É ali que está enterrado o seu umbigo e é neste mesmo chão que ele quer morrer.
Ser enterrado à sombra de um velho umbuzeiro, vestido de vaqueiro e com uma
cruz de madeira amarrada com cipó, no meio da caatinga onde tanto aboiou e
onde, infelizmente, o seu grito de aboio ficará para sempre esquecido.
Luiz Gonzaga é o morador de pé-de-serra, que trabalha de sol a sol
durante toda a semana, mas que não abre mão de um samba de latada com o chão de
barro batido e a luz mortiça do candeeiro, onde triângulo, zabumba e uma
sanfona de oito baixos comandam a alegria. Um forrozinho onde a cabroeira
brinca, dança e se diverte, enquanto a poeira sobe e o tocador, animado, vai
castigando a sua concertina.
É o caboclo reimoso, esperto, brincalhão e prosista, com muitas estórias
engraçadas para nos contar, com aquela maneira que lhe é particular.
Luiz Gonzaga é o caminho que nos traz de volta aos pés-de-serra do sertão
nordestino através de xotes, baiões e toadas que tão bem retratam a nossa
terra. Luiz é a energia que mantém viva em cada retirante a lembrança do seu
longínquo sertão e a esperança derradeira de um dia ainda voltar para ele.
Luiz Gonzaga é tudo aquilo que emana do sertão. É a expressão de uma
terra pobre e sofrida, ora seca e triste, ora verde e alegre. De uma terra
esquecida e castigada, mas infinitamente bonita pela pureza de sua gente.
Luiz Gonzaga é a Asa Branca que volta correndo para o sertão quando ouve
o ronco das primeiras trovoadas; é o cheiro gostoso da terra molhada; é o
juazeiro com o seu eterno verde esperança; a peitica que, na copa do umbuzeiro,
canta alegre com a chegada do inverno; é o riacho que corre vorazmente,
arrastando árvores com as águas da primeira chuva; é o açude que sangra após
anos de seca; é um fole velho gemendo numa palhoça, alegrando o São João na
roça; é a rama verde da gitirana que, quando nasce, faz renascer o sertão.
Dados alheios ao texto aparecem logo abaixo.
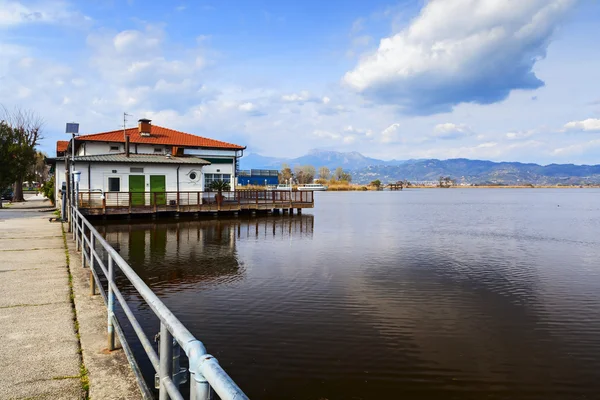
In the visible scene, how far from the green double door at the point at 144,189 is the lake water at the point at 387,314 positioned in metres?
11.0

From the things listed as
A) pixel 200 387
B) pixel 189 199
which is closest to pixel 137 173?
pixel 189 199

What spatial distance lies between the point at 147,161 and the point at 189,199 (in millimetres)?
4152

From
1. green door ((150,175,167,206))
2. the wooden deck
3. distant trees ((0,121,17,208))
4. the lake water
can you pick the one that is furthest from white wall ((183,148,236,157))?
the lake water

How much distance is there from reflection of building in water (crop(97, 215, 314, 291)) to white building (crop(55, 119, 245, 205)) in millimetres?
3764

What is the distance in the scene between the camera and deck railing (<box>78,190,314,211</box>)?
30.2 metres

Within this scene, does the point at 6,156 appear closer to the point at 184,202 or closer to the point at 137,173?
the point at 137,173

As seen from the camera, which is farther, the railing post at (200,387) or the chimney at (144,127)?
the chimney at (144,127)

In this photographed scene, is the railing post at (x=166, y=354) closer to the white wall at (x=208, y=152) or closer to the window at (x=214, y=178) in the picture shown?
the window at (x=214, y=178)

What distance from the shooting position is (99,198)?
30.4 meters

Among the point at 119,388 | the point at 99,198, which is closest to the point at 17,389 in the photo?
the point at 119,388

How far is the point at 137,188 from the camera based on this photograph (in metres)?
32.7

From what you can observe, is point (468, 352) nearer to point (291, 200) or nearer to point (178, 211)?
point (178, 211)

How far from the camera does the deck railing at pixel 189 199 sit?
99.2 ft

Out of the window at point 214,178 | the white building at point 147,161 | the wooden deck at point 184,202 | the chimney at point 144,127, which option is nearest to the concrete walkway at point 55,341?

Luiz Gonzaga é o filho de Januário que nasceu em Exu, em pleno sertão
pernambucano, nas terras dos Alencar, e que aprendeu com o pai a puxada da
sanfona. Luiz é aquele moleque que fugiu de casa em 1930, para tornar-se, um
dia, o grande e insuperável Rei do Baião. Luiz Gonzaga é o sanfoneiro do Riacho
da Brígida, de rosto redondo e riso largo, que deixou o sertão do Araripe para
ser o dono de um reinado que não tem fim, posto que, o seu canto é eterno.